‘It is important to get it right’: Spirometry in primary care

Anastasia Tsirtsakis

8/07/2020 1:09:27 PM

New resources released by the National Asthma Council are designed to guide GPs in performing and interpreting the lung function test.

The new spirometry resources are in line with international standards and current practice.

It is the gold standard test for diagnosing asthma and chronic pulmonary lung disease (COPD).
Yet spirometry continues to be underutilised in primary care settings.
As a result, studies have suggested that COPD is the correct diagnosis for up to 38% of patients aged 40 and above who were originally diagnosed with asthma based only on history and physical examinations.
A 2008 study of 247 Australian GPs found that while three quarters reported having access to a spirometer in their practice, only 12% used it routinely for patients with asthma.
Dr Kerry Hancock, Chair of the RACGP Specific Interests Respiratory Medicine network, has previously told newsGP there are several reasons for this, ranging from time constraints to inadequate Medicare funding to having staff trained to use the device.
‘We know that significant amounts of office-based spirometry is not done properly; there’s an over- or under-diagnosis due to spirometry of somewhere between 20% and 30%,’ she said.
‘So the last thing we want is for nurses and or GPs to be undertaking spirometry that is not done properly and therefore leading to incorrect diagnoses.’
While the COVID-19 pandemic continues, GPs are being urged to use spirometry with caution given concerns regarding infection control in the aerosol-generating procedure.
To give GPs greater confidence in performing and interpreting the important lung function test, the National Asthma Council (NAC) has now released an updated set of spirometry resources that are in line with international standards and current practice.
These include an updated version of the Spirometry handbook for primary care (Spirometry handbook) that is presented in a clear and user-friendly format with practical guidance.
NAC Asthma and Respiratory Educator Marg Gordon led a multidisciplinary team to produce the handbook.
Ms Gordon told newsGP that performing and interpreting spirometry correctly is essential for health practitioners to be able to diagnose and monitor lung conditions.
‘The symptoms, particularly for asthma, are variable and then they can spontaneously resolve, so you can miss the diagnosis,’ she said.
‘Because the symptoms [of COPD] are rather insidious and can just creep up on people, once again they can delay, and delay discussing those symptoms with their doctor.
‘So early spirometry in either of those situations is really helpful in a more accurate diagnosis, which leads to early and correct treatment.’
Since the Spirometry handbook was last reviewed in 2008, new treatments have been introduced for respiratory conditions that have required a change to the guidelines. 
‘Over that time recommendations have changed and there’s been a lot of new medications introduced. So to perform a diagnostic spirometry test you need to withhold bronchodilators before the test and so there’s updated information about [that],’ Ms Gordon said.
‘The resources also include updated information about calibration and infection control, as well as diagrams and tables outlining contraindications of the tests.’
Dr Ian Almond, a GP who assisted in the review process, said spirometry takes out the guesswork and lowers the chance of under-diagnosis and misdiagnosis.
‘Certainly, some people may decide not to use spirometry because they’re a little uncertain and they’re pushed for time,’ he said. ‘So they’ll just go with their instinct and what a patient tells them, which is understandable.
‘But, unfortunately, that is going to miss those people who’ve got conditions which may resemble asthma but aren’t in fact asthma, and require a totally different management, and probably [a] referral.’
Dr Almond said he hopes the resources will give GPs greater confidence to conduct the test and interpret the data.
‘Obviously those figures are only as good as the techniques and equipment used, and the resource fills that gap to ensure that everybody has the chance of getting an accurate reading,’ he said.
‘It is there to guide GPs through it, and certainly they should make the best use of it.’
GPs can also access the free Spirometry quick reference guide, which contains the most salient points of the handbook.
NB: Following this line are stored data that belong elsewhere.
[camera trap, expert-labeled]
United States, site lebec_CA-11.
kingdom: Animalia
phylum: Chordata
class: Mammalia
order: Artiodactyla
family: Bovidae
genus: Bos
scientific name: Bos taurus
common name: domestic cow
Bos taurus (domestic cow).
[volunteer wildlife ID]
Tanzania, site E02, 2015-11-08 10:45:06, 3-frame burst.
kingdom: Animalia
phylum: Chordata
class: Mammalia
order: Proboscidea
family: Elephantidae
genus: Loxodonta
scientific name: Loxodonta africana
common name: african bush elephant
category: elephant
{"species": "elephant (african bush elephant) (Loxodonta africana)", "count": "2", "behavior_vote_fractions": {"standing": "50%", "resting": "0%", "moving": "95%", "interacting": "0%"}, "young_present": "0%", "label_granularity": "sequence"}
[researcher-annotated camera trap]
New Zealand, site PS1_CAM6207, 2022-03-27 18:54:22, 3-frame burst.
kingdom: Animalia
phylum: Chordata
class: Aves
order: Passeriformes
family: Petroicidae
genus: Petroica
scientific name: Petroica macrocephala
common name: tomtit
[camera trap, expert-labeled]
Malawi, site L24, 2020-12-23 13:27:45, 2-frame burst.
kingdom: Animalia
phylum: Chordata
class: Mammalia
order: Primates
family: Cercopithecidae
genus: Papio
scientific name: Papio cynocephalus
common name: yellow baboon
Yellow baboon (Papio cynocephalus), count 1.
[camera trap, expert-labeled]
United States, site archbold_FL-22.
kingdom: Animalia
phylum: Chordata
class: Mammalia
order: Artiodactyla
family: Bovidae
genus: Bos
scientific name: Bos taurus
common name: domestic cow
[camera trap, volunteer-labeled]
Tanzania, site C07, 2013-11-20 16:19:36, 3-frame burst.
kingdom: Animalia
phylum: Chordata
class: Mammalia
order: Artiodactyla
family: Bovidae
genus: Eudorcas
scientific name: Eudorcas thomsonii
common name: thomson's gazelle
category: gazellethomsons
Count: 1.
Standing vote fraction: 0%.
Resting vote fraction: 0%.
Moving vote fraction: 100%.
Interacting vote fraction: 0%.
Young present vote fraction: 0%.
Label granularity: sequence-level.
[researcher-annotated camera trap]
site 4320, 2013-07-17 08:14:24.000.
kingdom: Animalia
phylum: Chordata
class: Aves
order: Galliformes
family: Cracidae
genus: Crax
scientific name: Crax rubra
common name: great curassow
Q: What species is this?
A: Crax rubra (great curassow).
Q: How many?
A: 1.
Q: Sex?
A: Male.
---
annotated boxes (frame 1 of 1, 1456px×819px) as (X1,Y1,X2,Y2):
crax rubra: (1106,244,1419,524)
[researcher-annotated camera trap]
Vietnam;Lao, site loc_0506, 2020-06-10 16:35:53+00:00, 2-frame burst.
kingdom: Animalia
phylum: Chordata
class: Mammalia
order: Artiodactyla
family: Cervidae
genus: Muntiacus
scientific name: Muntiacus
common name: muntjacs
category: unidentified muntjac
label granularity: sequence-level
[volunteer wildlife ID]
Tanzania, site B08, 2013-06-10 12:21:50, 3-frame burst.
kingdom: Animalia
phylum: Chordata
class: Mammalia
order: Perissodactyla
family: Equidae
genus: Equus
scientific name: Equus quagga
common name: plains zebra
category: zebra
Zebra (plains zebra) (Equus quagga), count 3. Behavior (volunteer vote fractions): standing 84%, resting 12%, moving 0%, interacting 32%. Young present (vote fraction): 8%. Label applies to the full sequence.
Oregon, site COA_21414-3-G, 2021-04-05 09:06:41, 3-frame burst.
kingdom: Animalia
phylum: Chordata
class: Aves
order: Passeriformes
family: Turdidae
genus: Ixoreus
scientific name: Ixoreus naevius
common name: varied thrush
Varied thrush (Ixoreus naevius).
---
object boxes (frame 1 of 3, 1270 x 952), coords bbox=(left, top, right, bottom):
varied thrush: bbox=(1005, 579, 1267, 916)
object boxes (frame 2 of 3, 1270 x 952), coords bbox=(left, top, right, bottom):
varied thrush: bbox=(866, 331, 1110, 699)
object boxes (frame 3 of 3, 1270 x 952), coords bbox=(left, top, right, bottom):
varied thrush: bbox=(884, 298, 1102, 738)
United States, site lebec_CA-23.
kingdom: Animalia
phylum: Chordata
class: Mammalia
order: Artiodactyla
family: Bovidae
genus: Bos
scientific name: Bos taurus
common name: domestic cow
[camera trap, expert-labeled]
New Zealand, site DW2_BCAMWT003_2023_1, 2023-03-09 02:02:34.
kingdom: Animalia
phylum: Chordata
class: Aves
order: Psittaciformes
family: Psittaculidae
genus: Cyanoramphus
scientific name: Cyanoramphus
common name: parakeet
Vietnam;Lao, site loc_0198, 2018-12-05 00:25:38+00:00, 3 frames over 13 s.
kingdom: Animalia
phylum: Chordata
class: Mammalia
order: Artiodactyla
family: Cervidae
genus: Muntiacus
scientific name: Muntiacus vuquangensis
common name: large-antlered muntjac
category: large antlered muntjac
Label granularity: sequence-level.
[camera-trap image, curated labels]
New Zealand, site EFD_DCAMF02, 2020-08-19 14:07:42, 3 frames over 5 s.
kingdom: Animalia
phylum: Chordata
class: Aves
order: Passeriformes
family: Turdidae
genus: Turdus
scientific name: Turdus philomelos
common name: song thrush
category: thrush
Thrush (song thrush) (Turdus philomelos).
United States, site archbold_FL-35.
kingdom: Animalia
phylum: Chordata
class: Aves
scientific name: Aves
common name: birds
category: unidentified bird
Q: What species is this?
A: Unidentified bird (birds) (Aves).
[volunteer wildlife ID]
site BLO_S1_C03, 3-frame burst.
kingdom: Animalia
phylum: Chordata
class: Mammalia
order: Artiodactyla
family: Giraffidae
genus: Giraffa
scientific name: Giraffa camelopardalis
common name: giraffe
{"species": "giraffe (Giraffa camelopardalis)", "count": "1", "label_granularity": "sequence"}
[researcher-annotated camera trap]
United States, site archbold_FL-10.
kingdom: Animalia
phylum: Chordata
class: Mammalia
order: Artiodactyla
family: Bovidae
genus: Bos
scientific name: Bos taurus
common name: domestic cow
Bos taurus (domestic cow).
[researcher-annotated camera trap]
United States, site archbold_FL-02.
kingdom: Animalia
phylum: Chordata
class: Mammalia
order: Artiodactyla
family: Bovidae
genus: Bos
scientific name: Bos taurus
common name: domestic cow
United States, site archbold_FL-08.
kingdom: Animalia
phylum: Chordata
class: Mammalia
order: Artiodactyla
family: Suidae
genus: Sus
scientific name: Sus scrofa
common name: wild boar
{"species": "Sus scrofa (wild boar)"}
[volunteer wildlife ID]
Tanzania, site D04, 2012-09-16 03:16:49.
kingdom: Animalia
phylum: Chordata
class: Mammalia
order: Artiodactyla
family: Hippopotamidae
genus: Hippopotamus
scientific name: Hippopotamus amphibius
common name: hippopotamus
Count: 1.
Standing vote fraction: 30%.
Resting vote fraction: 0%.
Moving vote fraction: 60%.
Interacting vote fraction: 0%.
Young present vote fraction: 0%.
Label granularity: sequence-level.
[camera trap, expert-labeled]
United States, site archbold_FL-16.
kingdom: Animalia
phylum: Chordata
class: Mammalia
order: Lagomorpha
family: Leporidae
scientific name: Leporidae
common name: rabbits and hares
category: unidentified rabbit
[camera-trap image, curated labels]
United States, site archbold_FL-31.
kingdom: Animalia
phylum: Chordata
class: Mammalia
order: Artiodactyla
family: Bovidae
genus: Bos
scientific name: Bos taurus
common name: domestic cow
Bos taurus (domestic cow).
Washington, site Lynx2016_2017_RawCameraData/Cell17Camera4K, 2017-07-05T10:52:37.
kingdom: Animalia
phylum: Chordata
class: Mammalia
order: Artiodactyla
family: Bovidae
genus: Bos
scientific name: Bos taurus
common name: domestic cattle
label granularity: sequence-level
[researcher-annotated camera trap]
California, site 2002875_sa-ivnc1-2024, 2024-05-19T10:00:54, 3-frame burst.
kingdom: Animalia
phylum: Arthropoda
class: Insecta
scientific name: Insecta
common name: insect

A Spirometer buyer’s guide has also been compiled to assist practices that are looking to purchase a spirometer.
In response to the current pandemic, Ms Gordon advised GPs take extra precaution, and refer to the Australian asthma handbook for guidance on coronavirus infection control measures for spirometry.
The coronavirus pandemic has raised concerns for practitioners conducting the test over possible viral transmission, given spirometry has the potential to spread aerosolised droplets into the surrounding air and surfaces.
‘At the moment, the guidelines in terms of performing spirometry with COVID-19 are that they are not done on anyone who’s febrile or anyone who’s got an acute respiratory infective condition,’ she said.
‘Inline filters are [to be] used with the spirometer, and there must be correct infection control procedures in place in terms of disinfection and personal protective equipment (PPE).
‘So it’s not a test that’s being encouraged right now … it’s recommended only in more urgent situations or referring that person to a respiratory laboratory.’